### Consignes à suivre
D'après le texte sur la Compagnie F.F.I de Landéda, répondez à ces questions :
(a) En quel mois et quelle année quelques armes parviennent-elles à Landéda ?
(b) À quelle distance du maquis se trouve le manoir de Kerbabu ?
(c) Combien d'hommes manquent à l'appel au point de ralliement ?

### Section du document
────────────────
Les réunions périodiques avec Jean-François Derrien permettent de suivre l’avancement du recrutement et le début d’une structuration d’unité combattante. En fin d’année, l’Armée secrète (A.S) voit le jour avant d’évoluer en Forces françaises de l’intérieur (F.F.I) dans les premiers mois de l’année 1944. Quelques armes parviennent à Landéda en mars 1944, permettant à Joseph Caraës d’entamer l’instruction militaire de ses recrues n’ayant aucune expérience en la matière. La dotation en armes reste néanmoins famélique, aucune action ne peut être envisagée frontalement avec l’occupant. Les consignes vont d’ailleurs en ce sens, il est recommandé d’être prudent et d’agir en toute discrétion.

Début août 1944, Joseph Caraës bat le rappel de ses volontaires. Il a reçu ordre de prendre le maquis à Keryel en Tréglonou. Sur place, ses groupes de combat sont armés. Beaucoup de participants sont des nouvelles recrues, il faut les instruire brièvement. La Compagnie F.F.I de Landéda est désormais opérationnelle. Au déclenchement de l’insurrection, elle doit attaquer le campement allemand situé au manoir de Kerbabu à Lannilis, qui se trouve à environ 4.5 kilomètres du maquis. Déclenché sur ordre de l’État-major F.F.I dans la nuit du 5 au 6 août 1944, l’assaut est donné au signal des officiers. Tous les hommes bondissent vers les objectifs assignés, mais ils sont arrêtés et cloués au sol par un violent tir de barrage. Quelques groupes réussissent à avancer et donnent l’assaut mais l’ennemi est bien supérieur en nombre et matériel que les estimations le prévoyaient. Bien retranchés, les allemands tiennent en respect les F.F.I qui se replient. Parvenus au point de ralliement, neuf hommes manquent à l’appel et l’on dénombre onze blessés. Parmi les victimes, Joseph Caraës est blessé par des éclats de grenade à l’épaule gauche et à la jambe droite. Pire encore, son frère Jean Caraës est tué en voulant porter secours à un blessé.

Joseph Caraës relate cette tragédie :
« Les yeux pleins de larmes, nous décrochons et quittons le camp, et prenons le chemin du repli. Les hommes des 2ème et 3ème groupes nous attendent. Arrivés à environ 60 mètres du camp, mon frère, chef de section, me dit : Je crois avoir vu un blessé remuer : tâchons de le ramener.

Le temps de dire au chef du 1er groupe de s’occuper du personnel, tous les deux, nous remontons vers le camp. À 5 mètres du croisement, de la route Est-Ouest, je m’abrite derrière un arbre tout en surveillant, par la droite, l’entrée principale du camp. Par la gauche de cet arbre, mon frère va essayer d’atteindre le blessé au bord du talus de l’autre côté de la route précitée. À peine a-t-il fait une quinzaine de pas qu’un coup de feu est tiré du taillis du camp. Y avait-il un blessé à cet endroit ?
────────────────
### Extrait source
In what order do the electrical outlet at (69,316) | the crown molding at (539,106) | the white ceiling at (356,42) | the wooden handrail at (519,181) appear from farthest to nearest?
────────────────
### Résultat attendu
(a) En mars 1944.
(b) À environ 4.5 kilomètres.
(c) Neuf hommes.